Bell County, Texas is the proud home of two beautiful lakes – Belton Lake & Stillhouse Hollow Lake. Together they have almost 200 miles of shoreline. Managed by the U.S. Army Corps of Engineers, the lakes supply water, aid in flood prevention and offer recreational opportunities to surrounding Central Texas communities – not mention stunning views and landscapes! Many claim these lakes offer some of the best fishing, camping, and boating in the state.
It’s no secret that lakefront property is some of the most highly sought-after real estate in any part of the world. However, with these lakes being managed by the Army Corps of Engineers and serve as the primary water supply for communities as far south as Round Rock, there are some unique considerations for homeowners and potential buyers at Belton Lake and Stillhouse Hollow Lake. The Corps owns much of the adjacent land surrounding the lake and in many cases are the first call of homeowners to gain approval for certain types of projects.
One of the most important considerations that can affect an individual’s use of lakefront property is the flowage easement land. In most cases, this land is privately owned, but the Corps has certain perpetual rights to this land to affectively ensure successful operation of the reservoirs and manage associated flood risk. In certain extreme weather scenarios, it may be necessary for the Corps to flood this land. At Belton Lake the government boundary prohibiting certain use and improvements is what we refer to as the ‘642 line’. This line sits 642 feet above sea level and is the area that would be flooded should the lake overflow. Similarly, the boundary at Stillhouse Hollow Lake sits at 671 feet above sea level and has many of the same restrictions.

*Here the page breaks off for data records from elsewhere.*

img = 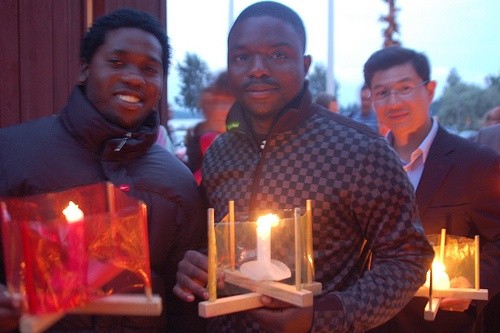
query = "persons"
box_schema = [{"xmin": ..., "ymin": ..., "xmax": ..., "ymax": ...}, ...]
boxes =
[
  {"xmin": 360, "ymin": 45, "xmax": 500, "ymax": 333},
  {"xmin": 0, "ymin": 7, "xmax": 207, "ymax": 332},
  {"xmin": 170, "ymin": 1, "xmax": 434, "ymax": 333},
  {"xmin": 185, "ymin": 68, "xmax": 500, "ymax": 184}
]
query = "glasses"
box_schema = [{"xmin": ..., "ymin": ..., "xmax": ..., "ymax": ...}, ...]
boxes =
[{"xmin": 366, "ymin": 81, "xmax": 430, "ymax": 100}]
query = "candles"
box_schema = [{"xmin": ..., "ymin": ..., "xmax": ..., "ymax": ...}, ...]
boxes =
[
  {"xmin": 256, "ymin": 213, "xmax": 280, "ymax": 272},
  {"xmin": 65, "ymin": 202, "xmax": 86, "ymax": 280},
  {"xmin": 431, "ymin": 257, "xmax": 450, "ymax": 292}
]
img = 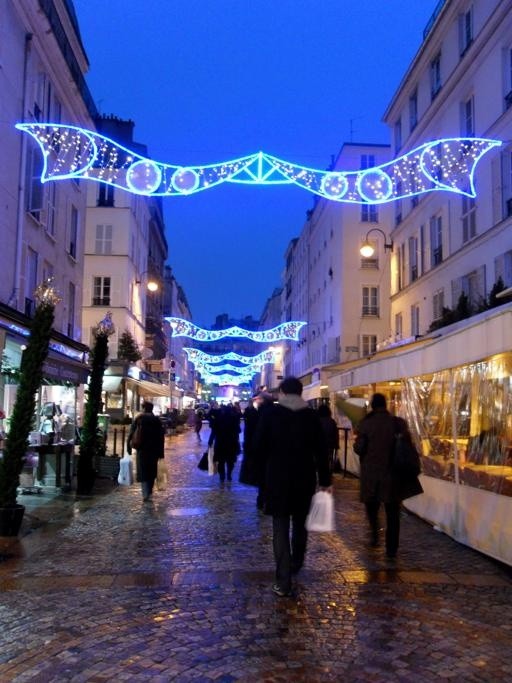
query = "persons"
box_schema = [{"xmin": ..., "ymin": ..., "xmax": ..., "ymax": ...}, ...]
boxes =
[
  {"xmin": 126, "ymin": 399, "xmax": 164, "ymax": 500},
  {"xmin": 251, "ymin": 375, "xmax": 335, "ymax": 596},
  {"xmin": 194, "ymin": 398, "xmax": 340, "ymax": 481},
  {"xmin": 352, "ymin": 391, "xmax": 413, "ymax": 557}
]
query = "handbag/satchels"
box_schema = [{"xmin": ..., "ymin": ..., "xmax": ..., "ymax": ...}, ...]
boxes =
[
  {"xmin": 129, "ymin": 413, "xmax": 141, "ymax": 449},
  {"xmin": 197, "ymin": 444, "xmax": 218, "ymax": 477},
  {"xmin": 305, "ymin": 485, "xmax": 338, "ymax": 535},
  {"xmin": 156, "ymin": 458, "xmax": 167, "ymax": 492},
  {"xmin": 393, "ymin": 416, "xmax": 416, "ymax": 468},
  {"xmin": 116, "ymin": 452, "xmax": 133, "ymax": 485}
]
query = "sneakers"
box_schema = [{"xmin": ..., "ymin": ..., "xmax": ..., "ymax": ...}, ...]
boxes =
[
  {"xmin": 143, "ymin": 489, "xmax": 154, "ymax": 501},
  {"xmin": 363, "ymin": 540, "xmax": 397, "ymax": 564},
  {"xmin": 220, "ymin": 472, "xmax": 233, "ymax": 482},
  {"xmin": 271, "ymin": 582, "xmax": 283, "ymax": 597}
]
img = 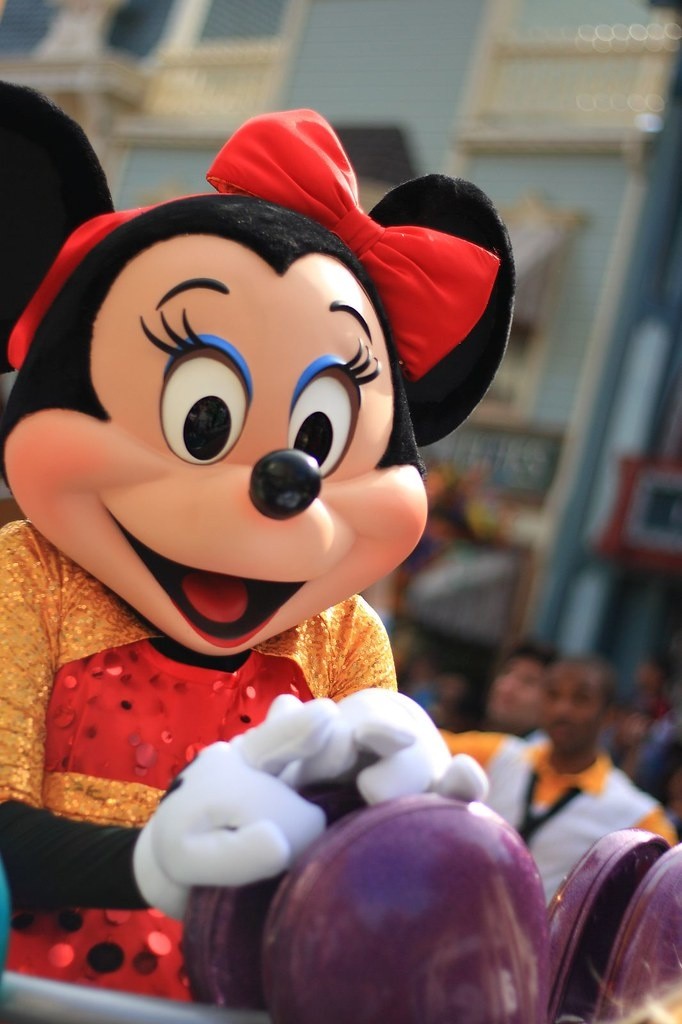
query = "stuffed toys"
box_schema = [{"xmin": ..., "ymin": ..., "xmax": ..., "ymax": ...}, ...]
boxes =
[{"xmin": 0, "ymin": 80, "xmax": 682, "ymax": 1024}]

Lakefront property owners who find any of their property in the flowage easement need to work closely with the Corps for any of the following reasons: apply for permit to mow or clear underbrush and vegetation, apply for a license to place a waterline over government property to withdraw lake water for private use, to construct a fence to or along the government boundary line or to have unlimited pedestrian access to public land. Property owners are expressly prohibited from constructing or maintain any structure for human habitation – other structures would require written approval of the district engineer.
Many clients interested in lakefront property want to know about access or the ability to construct a dock or other water access improvement on the lake. In almost all cases, as explained above, these lakes may not be your first choice if you require this type of improvement or access. However, both lakes offer several beautiful parks, boat ramps, marinas, and public beaches to enjoy. A short ride to the boat ramp or marina or even an adjacent boat storage facility could be an excellent substitute for a private dock. The agents of the Two Lakes Group – Fathom Realty are skilled in assisting clients navigate some of the unique characteristics of our beautiful lakes. If you or someone you know is searching for lake property in Central Texas, make sure Two Lakes Group is your first stop.
Belton Lake was the result of the damming of the Leon River, which was completed in 1954. Fourteen years later in 1968 the Stillhouse Hollow Lake was formed by damming the Little River.